● RECORDED DATA:
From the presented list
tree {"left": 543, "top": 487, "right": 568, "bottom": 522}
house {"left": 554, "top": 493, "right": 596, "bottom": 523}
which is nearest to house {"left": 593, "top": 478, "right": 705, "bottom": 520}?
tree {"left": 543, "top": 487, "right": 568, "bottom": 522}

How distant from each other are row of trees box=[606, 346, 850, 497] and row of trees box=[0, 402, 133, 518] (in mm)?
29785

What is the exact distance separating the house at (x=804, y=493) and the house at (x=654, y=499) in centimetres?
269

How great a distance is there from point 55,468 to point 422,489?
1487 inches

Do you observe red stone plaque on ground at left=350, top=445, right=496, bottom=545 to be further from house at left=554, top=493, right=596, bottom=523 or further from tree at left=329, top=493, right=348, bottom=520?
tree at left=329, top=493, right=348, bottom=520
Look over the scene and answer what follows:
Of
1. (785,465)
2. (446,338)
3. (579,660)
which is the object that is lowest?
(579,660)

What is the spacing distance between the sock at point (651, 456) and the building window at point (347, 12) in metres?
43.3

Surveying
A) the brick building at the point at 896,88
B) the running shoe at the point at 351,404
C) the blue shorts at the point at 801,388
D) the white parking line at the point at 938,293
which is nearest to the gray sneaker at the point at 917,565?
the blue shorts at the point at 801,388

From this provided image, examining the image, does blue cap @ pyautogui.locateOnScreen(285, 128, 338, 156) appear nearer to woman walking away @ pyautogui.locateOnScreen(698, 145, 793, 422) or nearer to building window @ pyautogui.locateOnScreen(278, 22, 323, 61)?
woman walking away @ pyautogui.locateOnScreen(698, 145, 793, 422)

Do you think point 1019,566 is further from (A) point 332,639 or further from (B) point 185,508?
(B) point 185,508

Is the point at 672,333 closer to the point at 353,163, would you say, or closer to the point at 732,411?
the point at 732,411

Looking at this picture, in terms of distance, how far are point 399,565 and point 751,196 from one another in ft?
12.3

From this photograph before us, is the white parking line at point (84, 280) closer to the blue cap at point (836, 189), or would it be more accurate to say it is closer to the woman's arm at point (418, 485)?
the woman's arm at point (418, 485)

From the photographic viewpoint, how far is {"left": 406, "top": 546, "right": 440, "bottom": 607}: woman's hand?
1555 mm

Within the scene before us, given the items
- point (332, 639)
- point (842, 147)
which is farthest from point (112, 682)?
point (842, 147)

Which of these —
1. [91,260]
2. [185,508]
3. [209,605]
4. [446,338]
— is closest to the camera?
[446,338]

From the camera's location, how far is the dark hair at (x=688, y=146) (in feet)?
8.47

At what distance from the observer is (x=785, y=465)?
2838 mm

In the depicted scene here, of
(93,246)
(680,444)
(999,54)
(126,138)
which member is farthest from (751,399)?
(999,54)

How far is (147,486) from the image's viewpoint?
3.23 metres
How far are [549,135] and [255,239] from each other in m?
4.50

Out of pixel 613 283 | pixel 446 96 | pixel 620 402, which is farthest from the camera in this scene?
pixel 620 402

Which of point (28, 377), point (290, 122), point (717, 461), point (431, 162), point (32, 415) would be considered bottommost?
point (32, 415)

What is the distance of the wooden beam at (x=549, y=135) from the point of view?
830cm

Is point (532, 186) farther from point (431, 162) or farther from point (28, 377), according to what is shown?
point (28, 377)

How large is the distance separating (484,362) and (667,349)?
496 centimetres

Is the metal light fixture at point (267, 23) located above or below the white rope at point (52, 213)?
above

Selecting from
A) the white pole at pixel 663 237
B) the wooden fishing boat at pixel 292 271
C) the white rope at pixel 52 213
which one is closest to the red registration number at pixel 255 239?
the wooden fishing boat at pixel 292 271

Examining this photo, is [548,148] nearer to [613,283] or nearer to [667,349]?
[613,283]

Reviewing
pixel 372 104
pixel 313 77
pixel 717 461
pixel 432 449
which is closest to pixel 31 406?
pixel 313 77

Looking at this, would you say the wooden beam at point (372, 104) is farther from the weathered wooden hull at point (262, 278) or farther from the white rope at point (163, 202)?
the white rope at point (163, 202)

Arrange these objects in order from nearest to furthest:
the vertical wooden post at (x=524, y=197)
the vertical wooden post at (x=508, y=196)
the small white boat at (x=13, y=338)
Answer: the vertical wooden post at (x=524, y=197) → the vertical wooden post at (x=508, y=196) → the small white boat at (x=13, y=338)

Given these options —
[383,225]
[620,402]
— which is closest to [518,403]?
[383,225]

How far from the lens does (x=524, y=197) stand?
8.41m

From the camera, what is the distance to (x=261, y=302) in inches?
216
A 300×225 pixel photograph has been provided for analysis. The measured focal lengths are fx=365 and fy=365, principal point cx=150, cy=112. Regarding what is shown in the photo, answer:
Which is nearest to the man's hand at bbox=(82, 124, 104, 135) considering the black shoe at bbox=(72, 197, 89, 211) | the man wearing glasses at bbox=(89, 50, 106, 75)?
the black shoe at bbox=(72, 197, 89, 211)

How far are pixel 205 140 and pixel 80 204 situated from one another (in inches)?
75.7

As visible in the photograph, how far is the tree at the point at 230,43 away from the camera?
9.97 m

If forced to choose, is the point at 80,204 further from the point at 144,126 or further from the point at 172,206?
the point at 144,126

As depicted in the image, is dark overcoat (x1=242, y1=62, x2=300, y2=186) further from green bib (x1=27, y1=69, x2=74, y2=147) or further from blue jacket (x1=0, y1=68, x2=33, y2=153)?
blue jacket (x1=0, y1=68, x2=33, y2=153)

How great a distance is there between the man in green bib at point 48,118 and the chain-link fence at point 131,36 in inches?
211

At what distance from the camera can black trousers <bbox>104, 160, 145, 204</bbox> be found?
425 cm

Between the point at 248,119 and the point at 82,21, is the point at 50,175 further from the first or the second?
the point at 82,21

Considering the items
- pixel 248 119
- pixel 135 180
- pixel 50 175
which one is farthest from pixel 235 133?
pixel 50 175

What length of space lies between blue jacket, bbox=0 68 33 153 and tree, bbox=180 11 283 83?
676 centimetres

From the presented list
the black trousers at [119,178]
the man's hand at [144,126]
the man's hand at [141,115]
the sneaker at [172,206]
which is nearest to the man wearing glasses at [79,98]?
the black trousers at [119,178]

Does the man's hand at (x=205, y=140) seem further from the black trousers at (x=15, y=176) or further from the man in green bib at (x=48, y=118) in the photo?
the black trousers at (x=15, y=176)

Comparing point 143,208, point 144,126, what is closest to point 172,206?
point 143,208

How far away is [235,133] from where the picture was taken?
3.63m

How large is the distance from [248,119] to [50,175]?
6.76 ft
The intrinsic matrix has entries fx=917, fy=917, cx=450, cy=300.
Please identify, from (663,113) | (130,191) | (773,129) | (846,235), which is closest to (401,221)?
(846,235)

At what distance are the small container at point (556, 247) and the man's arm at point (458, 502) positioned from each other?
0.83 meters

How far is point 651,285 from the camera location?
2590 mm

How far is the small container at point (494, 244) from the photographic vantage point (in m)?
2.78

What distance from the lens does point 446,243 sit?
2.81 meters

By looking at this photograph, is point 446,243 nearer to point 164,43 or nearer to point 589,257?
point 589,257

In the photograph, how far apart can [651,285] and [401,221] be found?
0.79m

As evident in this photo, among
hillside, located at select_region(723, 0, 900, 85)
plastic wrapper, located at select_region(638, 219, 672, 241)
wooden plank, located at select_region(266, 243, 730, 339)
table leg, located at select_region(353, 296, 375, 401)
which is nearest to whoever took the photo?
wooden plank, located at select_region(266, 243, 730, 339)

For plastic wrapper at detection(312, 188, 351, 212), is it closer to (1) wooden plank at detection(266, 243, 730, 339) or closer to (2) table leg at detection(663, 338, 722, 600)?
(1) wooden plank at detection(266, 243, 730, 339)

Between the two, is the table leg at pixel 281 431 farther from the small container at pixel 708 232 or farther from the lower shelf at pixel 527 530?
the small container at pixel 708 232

● WHAT TO PRODUCE: Give all of the entries again, word for word.

● TASK RESULT:
From the presented list
tree {"left": 543, "top": 487, "right": 568, "bottom": 522}
house {"left": 554, "top": 493, "right": 596, "bottom": 523}
which is nearest to house {"left": 593, "top": 478, "right": 705, "bottom": 520}?
tree {"left": 543, "top": 487, "right": 568, "bottom": 522}

How distant from each other are row of trees box=[606, 346, 850, 497] and row of trees box=[0, 402, 133, 518] (in mm)?
29785

What is the exact distance separating the house at (x=804, y=493) and the house at (x=654, y=499) in centimetres?
269

How great a distance is there from point 55,468 to point 422,489?
1487 inches

Do you observe red stone plaque on ground at left=350, top=445, right=496, bottom=545 to be further from house at left=554, top=493, right=596, bottom=523 or further from tree at left=329, top=493, right=348, bottom=520?
tree at left=329, top=493, right=348, bottom=520
Look over the scene and answer what follows:
Of
1. (785,465)
2. (446,338)
3. (579,660)
which is the object that is lowest?
(579,660)

What is the spacing distance between the sock at point (651, 456) and the building window at point (347, 12) in metres?
43.3

Surveying
A) the brick building at the point at 896,88
B) the running shoe at the point at 351,404
C) the blue shorts at the point at 801,388
D) the white parking line at the point at 938,293
which is nearest to the gray sneaker at the point at 917,565?
the blue shorts at the point at 801,388

From this provided image, examining the image, does blue cap @ pyautogui.locateOnScreen(285, 128, 338, 156) appear nearer to woman walking away @ pyautogui.locateOnScreen(698, 145, 793, 422) or nearer to building window @ pyautogui.locateOnScreen(278, 22, 323, 61)?
woman walking away @ pyautogui.locateOnScreen(698, 145, 793, 422)

Do you think point 1019,566 is further from (A) point 332,639 or further from (B) point 185,508?
(B) point 185,508

Is the point at 672,333 closer to the point at 353,163, would you say, or closer to the point at 732,411?
the point at 732,411

Looking at this picture, in terms of distance, how far are point 399,565 and point 751,196 from one another in ft?
12.3

From this photograph before us, is the white parking line at point (84, 280) closer to the blue cap at point (836, 189), or would it be more accurate to say it is closer to the woman's arm at point (418, 485)?
the woman's arm at point (418, 485)

From the photographic viewpoint, how far is {"left": 406, "top": 546, "right": 440, "bottom": 607}: woman's hand?
1555 mm

Within the scene before us, given the items
- point (332, 639)
- point (842, 147)
which is farthest from point (112, 682)?
point (842, 147)

Which of these —
1. [91,260]
2. [185,508]
3. [209,605]
4. [446,338]
— is closest to the camera?
[446,338]

From the camera's location, how far is the dark hair at (x=688, y=146) (in feet)?
8.47

At what distance from the observer is (x=785, y=465)?
2838 mm

In the depicted scene here, of
(93,246)
(680,444)
(999,54)
(126,138)
which member is farthest from (751,399)?
(999,54)

How far is (147,486) from the image's viewpoint?
3.23 metres
How far are [549,135] and [255,239] from each other in m?
4.50

Out of pixel 613 283 | pixel 446 96 | pixel 620 402, which is farthest from the camera in this scene?
pixel 620 402

Which of point (28, 377), point (290, 122), point (717, 461), point (431, 162), point (32, 415) would be considered bottommost?
point (32, 415)

What is the distance of the wooden beam at (x=549, y=135) from the point of view?
830cm

Is point (532, 186) farther from point (431, 162) or farther from point (28, 377), according to what is shown?
point (28, 377)

How large is the distance separating (484,362) and (667,349)?
496 centimetres

Is the metal light fixture at point (267, 23) located above or below the white rope at point (52, 213)?
above

Selecting from
A) the white pole at pixel 663 237
B) the wooden fishing boat at pixel 292 271
C) the white rope at pixel 52 213
which one is closest to the red registration number at pixel 255 239?
the wooden fishing boat at pixel 292 271

Examining this photo, is [548,148] nearer to [613,283] or nearer to [667,349]?
[613,283]

Reviewing
pixel 372 104
pixel 313 77
pixel 717 461
pixel 432 449
which is closest to pixel 31 406?
pixel 313 77

Looking at this, would you say the wooden beam at point (372, 104) is farther from the weathered wooden hull at point (262, 278) or farther from the white rope at point (163, 202)?
the white rope at point (163, 202)

Arrange these objects in order from nearest to furthest:
the vertical wooden post at (x=524, y=197)
the vertical wooden post at (x=508, y=196)
the small white boat at (x=13, y=338)
Answer: the vertical wooden post at (x=524, y=197) → the vertical wooden post at (x=508, y=196) → the small white boat at (x=13, y=338)

Given these options —
[383,225]
[620,402]
— which is closest to [518,403]?
[383,225]

How far from the lens does (x=524, y=197) stand?
8.41m

From the camera, what is the distance to (x=261, y=302) in inches?
216
A 300×225 pixel photograph has been provided for analysis. The measured focal lengths are fx=365 and fy=365, principal point cx=150, cy=112. Regarding what is shown in the photo, answer:
Which is nearest to the man's hand at bbox=(82, 124, 104, 135) considering the black shoe at bbox=(72, 197, 89, 211) | the man wearing glasses at bbox=(89, 50, 106, 75)?
the black shoe at bbox=(72, 197, 89, 211)

How far are pixel 205 140 and pixel 80 204 situated from one another (in inches)?
75.7

As visible in the photograph, how far is the tree at the point at 230,43 away from the camera?
9.97 m

If forced to choose, is the point at 80,204 further from the point at 144,126 or further from the point at 172,206?
the point at 144,126

As depicted in the image, is dark overcoat (x1=242, y1=62, x2=300, y2=186) further from green bib (x1=27, y1=69, x2=74, y2=147) or further from blue jacket (x1=0, y1=68, x2=33, y2=153)?
blue jacket (x1=0, y1=68, x2=33, y2=153)

How great a distance is there between the man in green bib at point 48,118 and the chain-link fence at point 131,36 in inches?
211

At what distance from the camera can black trousers <bbox>104, 160, 145, 204</bbox> be found?
425 cm

Between the point at 248,119 and the point at 82,21, is the point at 50,175 further from the first or the second?
the point at 82,21

Considering the items
- pixel 248 119
- pixel 135 180
- pixel 50 175
which one is farthest from pixel 235 133?
pixel 50 175

What length of space lies between blue jacket, bbox=0 68 33 153 and tree, bbox=180 11 283 83?
676 centimetres

From the presented list
the black trousers at [119,178]
the man's hand at [144,126]
the man's hand at [141,115]
the sneaker at [172,206]
which is nearest to the man wearing glasses at [79,98]?
the black trousers at [119,178]

Does the man's hand at (x=205, y=140) seem further from the black trousers at (x=15, y=176) or further from the man in green bib at (x=48, y=118) in the photo?
the black trousers at (x=15, y=176)

Comparing point 143,208, point 144,126, what is closest to point 172,206?
point 143,208

How far away is [235,133] from where the picture was taken?
3.63m

How large is the distance from [248,119] to [50,175]?
6.76 ft
The intrinsic matrix has entries fx=917, fy=917, cx=450, cy=300.
Please identify, from (663,113) | (130,191) | (773,129) | (846,235), which is closest to (401,221)?
(846,235)

At what distance are the small container at point (556, 247) and the man's arm at point (458, 502) positioned from each other?
0.83 meters

How far is point 651,285 from the camera location?
2590 mm

How far is the small container at point (494, 244) from the photographic vantage point (in m)?
2.78

What distance from the lens does point 446,243 sit?
2.81 meters

By looking at this photograph, is point 446,243 nearer to point 164,43 or nearer to point 589,257?
point 589,257

In the photograph, how far apart can [651,285] and [401,221] be found?
0.79m

As evident in this photo, among
hillside, located at select_region(723, 0, 900, 85)
plastic wrapper, located at select_region(638, 219, 672, 241)
wooden plank, located at select_region(266, 243, 730, 339)
table leg, located at select_region(353, 296, 375, 401)
which is nearest to whoever took the photo?
wooden plank, located at select_region(266, 243, 730, 339)

For plastic wrapper at detection(312, 188, 351, 212), is it closer to (1) wooden plank at detection(266, 243, 730, 339) or closer to (2) table leg at detection(663, 338, 722, 600)?
(1) wooden plank at detection(266, 243, 730, 339)

Between the two, is the table leg at pixel 281 431 farther from the small container at pixel 708 232 or farther from the lower shelf at pixel 527 530?
the small container at pixel 708 232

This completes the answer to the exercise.